┌─ EXTRACT

As Carolinian says, most if not all US Airlines have interline baggage agreements, regardless of alliances. Unless you have a stop over en route, I see no reason that you could not check your bags to the final destination and only pay one baggage fee.

That said, I do not use different airlines on one trip if I can avoid it. Makes it a lot easier to determine who should address situations like lost or delayed bags or missed connections. I have even been known to drive to another airport just for that advantage.

Cheers


----------



## hotcoffee (Aug 22, 2010)

Thanks to all who responded.

└─

◆ PROBLEM REQUIREMENTS ◆
Carry on the forum thread about checking bags through to a final destination across different airlines, starting after its last line. None of the data after this has anything to do with it.

┌─ MATERIAL SHOWN

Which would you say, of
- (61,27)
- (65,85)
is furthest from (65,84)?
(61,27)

└─

◆ OUTPUT FOR THIS EXERCISE ◆
I had not used that multi-city option before on those searches.  That seems to work perfectly for Hawaii because the second entry can be the island-to-island flight.  I noticed that I got a lot of United Airlines only responses when I did a few test runs.  In one case, I got a US Airways and Island Air option that was actually not that bad of a price.  I would assume that US Airways to Island Air would transfer baggage okay.(?)  I remember one year we had to wait for a long time at the Maui airport because we had taken AA to Honolulu and Hawaiian Airlines to Maui, and apparently baggage does not transfer well between those two.  They were able to get our luggage on a later Hawaiian Airlines flight, but it was an inconvenience to wait for the next Hawaiian Airlines flight.

I thought there might be interline agreements between the major airlines regardless of what alliance they are in, but I know some of the low cost airlines (like Southwest) don't participate in the interline agreements.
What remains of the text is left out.